Hace un año y medio invité a Mario Bellatin a un encuentro literario en Cornell. Una mala combinación de vuelos lo tuvo seis horas en el aeropuerto de Newark. A la llegada a Ithaca le pedí disculpas y le dije que ese era el problema de vivir en un pueblo “centralmente aislado”, pero él respondió, radiante, que ese tiempo había sido fundamental para terminar su nueva novela, El hombre dinero. La estaba escribiendo en su iPhone, en el programa Notas. Me reí; yo no podía escribir ni emails largos en el iPhone. ¿Cómo, entonces, toda una novela? Mario sacó un stylus alargado de metal reluciente, apoyó el iPhone contra su antebrazo, y me pidió que le dictara frases. Dije lo primero que pasó por mi cabeza, y él escribió con una velocidad que me convirtió a su causa. “Perdía mucho tiempo antes”, comentó, “descubrir el iPhone ha sido una bendición. Ahora podré escribir unas tres novelas al año”. Meses después la novela fue publicada. Tenía más de cien páginas, todas escritas en el iPhone.
Es fácil descartar este proyecto como una más de las performances originales a las que nos tiene acostumbrados este escritor que alguna vez armó un congreso de dobles de escritores y planeó la escritura de una de sus novelas como la traducción de un libro inexistente. Detrás de la performance, sin embargo, hay algo fundamental: Bellatin pone en el centro del debate la relación de la literatura con la materialidad de la escritura. Los nuevos medios, las nuevas tecnologías, no son transparentes: influyen en la escritura y en la forma de percibir las cosas. Lo sabía Nietzche, que fue uno de los primeros en adoptar la máquina de escribir para su escritura y su estilo se volvió más aforístico: “Nuestros instrumentos de escritura están funcionando en nuestro pensamiento”, dijo al respecto. Lo sabía la vanguardia, que le sacó partido a los juegos tipográficos producidos con máquinas de escribir: solo hay que pensar en los ideogramas de Apollinaire y en las Japonerías de estío de Huidobro. Y lo saben hoy, entre otros, escritores como Bellatin y Alejandro Zambra, que están reflexionando sobre el impacto de los nuevos instrumentos de escritura.
En Mis documentos, el narrador de Zambra ensaya una resistencia al computador; se aferra a la escritura a mano y tiene nostalgia de la máquina de escribir.

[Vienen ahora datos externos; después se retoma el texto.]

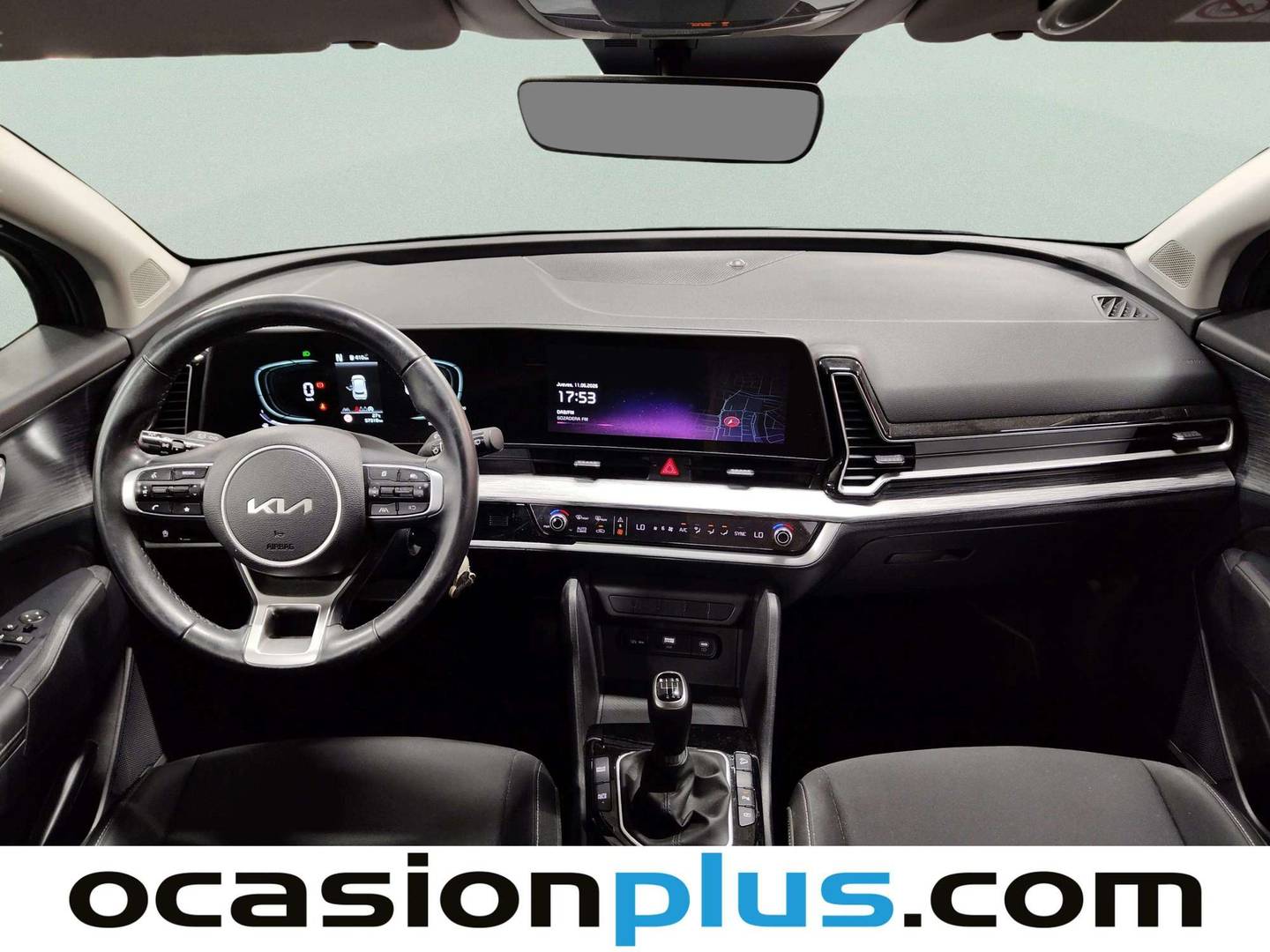 KIA Sportage KIA Sportage 1.6 T-GDi MHEV Drive 4x2 (150 CV) de ocasión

El computador, sin embargo, gana la partida, y el cuento termina con una escena en la que asistimos al proceso final de la escritura del texto que estamos leyendo: “Releo, cambio frases, preciso nombres… Corto y pego, agrando la letra, cambio la tipografía, el interlineado. Pienso en cerrar este archivo y dejarlo para siempre en la carpeta Mis documentos”. Cortar y pegar es, de hecho, según Zambra, la base de la escritura contemporánea: “Es innegable”, señala en su ensayo “Cuaderno, archivo, libro”, “que los procesadores de textos sistematizaron la lógica del montaje… hasta en los textos más conservadores se adivina el montaje: incluso si se niega toda fragmentariedad, incluso si, como hace Jonathan Franzen, se imita el paradigma clásico, el texto le debe más a la estética de las vanguardias históricas que al modelo del realismo decimonónico”.
Los nuevos medios ya no son, como sugería McLuhan, extensiones del hombre, sino que operan desde adentro. Se nos han metido en la cabeza. Por eso, escribir en un celular le resulta a Bellatin tan “natural” e “íntimo” como escribir a mano, y Zambra sugiere acertadamente que la lógica vanguardista del procesador de palabras está incluso en los escritores menos vanguardistas. Estamos muy lejos de los tiempos en que se creía que escribir a máquina despersonalizaba.